*TEXT TO READ:*
● ● ● ● ● ● ●

Total Pageviews

Saturday, April 6, 2019

The climate effects of those mysterious cirrus clouds

Richard Lindzen, PhD
MIT Professor 
of Meteorology, emeritus, 
has studied this subject.

High level cirrus clouds 
have a greenhouse effect 
comparable to water vapor.

"Spissatus clouds" 
are the highest clouds 
in the atmosphere.

They form in the higher tropopause, 
where most of the water vapor 
freezes out, or even in the 
lower stratosphere. 

The tropopause separates 
the troposphere from 
the stratosphere. 

Unlike typical wispy cirrus clouds,
Spissatus clouds are dense 
and opaque, blocking sunlight. 

They are formed at the tropopause 
because that's where a thermal 
inversion occurs 
( the air starts being 
warmer with increasing altitude,
rather than cooler ).

( Warming of the even higher 
stratosphere, with increasing altitude, 
is from ozone created from 
oxygen by ultraviolet sunlight.

● ● ● ● ● ● ●

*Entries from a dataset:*
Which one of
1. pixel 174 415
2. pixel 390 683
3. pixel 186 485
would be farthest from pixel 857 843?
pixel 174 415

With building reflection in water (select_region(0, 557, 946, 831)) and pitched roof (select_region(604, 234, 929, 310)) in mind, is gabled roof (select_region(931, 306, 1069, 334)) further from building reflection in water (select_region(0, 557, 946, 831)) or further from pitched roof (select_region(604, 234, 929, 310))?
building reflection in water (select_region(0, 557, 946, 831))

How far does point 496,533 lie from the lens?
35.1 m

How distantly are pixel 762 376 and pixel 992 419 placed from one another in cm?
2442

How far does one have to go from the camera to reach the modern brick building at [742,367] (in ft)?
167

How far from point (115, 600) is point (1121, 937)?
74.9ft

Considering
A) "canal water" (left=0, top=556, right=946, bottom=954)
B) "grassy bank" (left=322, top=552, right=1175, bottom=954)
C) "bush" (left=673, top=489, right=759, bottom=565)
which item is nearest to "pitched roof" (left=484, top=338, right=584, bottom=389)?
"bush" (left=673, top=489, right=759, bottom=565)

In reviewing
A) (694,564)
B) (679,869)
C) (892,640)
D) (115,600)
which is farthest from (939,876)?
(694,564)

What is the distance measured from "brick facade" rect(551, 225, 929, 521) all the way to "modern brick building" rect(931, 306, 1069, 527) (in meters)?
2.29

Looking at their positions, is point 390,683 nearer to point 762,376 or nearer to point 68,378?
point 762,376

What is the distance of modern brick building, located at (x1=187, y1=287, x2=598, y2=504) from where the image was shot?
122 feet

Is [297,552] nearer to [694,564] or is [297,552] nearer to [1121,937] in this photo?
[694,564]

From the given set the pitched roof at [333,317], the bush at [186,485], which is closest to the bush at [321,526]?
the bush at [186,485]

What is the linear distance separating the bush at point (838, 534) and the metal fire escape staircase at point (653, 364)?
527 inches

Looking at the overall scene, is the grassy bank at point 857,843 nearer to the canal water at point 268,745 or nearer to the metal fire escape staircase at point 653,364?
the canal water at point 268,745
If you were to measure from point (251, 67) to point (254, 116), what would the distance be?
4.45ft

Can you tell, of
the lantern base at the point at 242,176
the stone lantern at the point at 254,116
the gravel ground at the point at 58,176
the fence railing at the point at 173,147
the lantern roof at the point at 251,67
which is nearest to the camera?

● ● ● ● ● ● ●

*PROBLEM DETAILS:* Extract from the post on cirrus clouds the passage running from "They form in" up to and including "opaque, blocking sunlight.", copying it word for word.

*REPLY:*
They form in the higher tropopause, 
where most of the water vapor 
freezes out, or even in the 
lower stratosphere. 

The tropopause separates 
the troposphere from 
the stratosphere. 

Unlike typical wispy cirrus clouds,
Spissatus clouds are dense 
and opaque, blocking sunlight.